Motivated by the recent experimental realization of single-layer
two-dimensional MnSe [ACS Nano
2021, 15, 13794–13802], structural, magnetic, elastic,
vibrational, and electronic properties of single-layer MnSe are investigated
by using density functional theory-based calculations. Among four
different magnetic phases, namely, ferromagnetic (FM) and Nẽel-,
zigzag-, and stripy-antiferromagnetic (AFM) phases, the Nẽel-AFM
structure is found to be the energetically most favorable phase. Structural
optimizations show the formation of in-plane anisotropy within the
structures of zigzag- and stripy-AFM phases in single-layer MnSe.

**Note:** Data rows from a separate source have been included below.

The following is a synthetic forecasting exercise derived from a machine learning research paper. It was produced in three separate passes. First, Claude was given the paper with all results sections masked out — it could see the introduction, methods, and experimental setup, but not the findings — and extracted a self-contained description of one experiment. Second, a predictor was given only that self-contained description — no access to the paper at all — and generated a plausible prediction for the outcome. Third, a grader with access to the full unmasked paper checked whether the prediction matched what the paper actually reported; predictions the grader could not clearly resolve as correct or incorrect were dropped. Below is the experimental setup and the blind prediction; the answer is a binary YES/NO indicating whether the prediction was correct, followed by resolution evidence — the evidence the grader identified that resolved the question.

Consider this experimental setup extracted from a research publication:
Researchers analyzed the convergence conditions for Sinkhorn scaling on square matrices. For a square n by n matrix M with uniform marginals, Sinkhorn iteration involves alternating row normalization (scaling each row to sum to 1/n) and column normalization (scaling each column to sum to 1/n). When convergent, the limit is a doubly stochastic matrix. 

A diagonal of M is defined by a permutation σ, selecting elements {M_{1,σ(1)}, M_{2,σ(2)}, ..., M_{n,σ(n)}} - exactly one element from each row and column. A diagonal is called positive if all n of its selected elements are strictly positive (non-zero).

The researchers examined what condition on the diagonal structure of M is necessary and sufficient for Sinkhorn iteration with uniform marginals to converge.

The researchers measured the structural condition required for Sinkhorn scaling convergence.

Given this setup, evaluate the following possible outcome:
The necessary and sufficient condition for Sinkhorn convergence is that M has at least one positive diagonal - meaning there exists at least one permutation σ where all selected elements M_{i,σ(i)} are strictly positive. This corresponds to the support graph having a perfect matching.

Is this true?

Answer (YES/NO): YES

For the dynamically stable four magnetic phases, predicted Raman spectra
reveal that each phase exhibits distinctive vibrational features and
can be distinguished from each other. In addition, the elastic constants
indicate the mechanical stability of each magnetic phase in single-layer
MnSe and reveal the soft nature of each phase. Moreover, electronic
band dispersion calculations show the indirect band gap semiconducting
nature with varying electronic band gap energies for all magnetic
phases. Furthermore, the atomic orbital-based density of states reveals
the existence of out-of-plane orbitals dominating the top valence
states in zigzag- and stripy-AFM phases, giving rise to the localized
states. The stability of different magnetic phases and their distinct
vibrational and electronic properties make single-layer MnSe a promising
candidate for nanoelectronic and spintronic applications.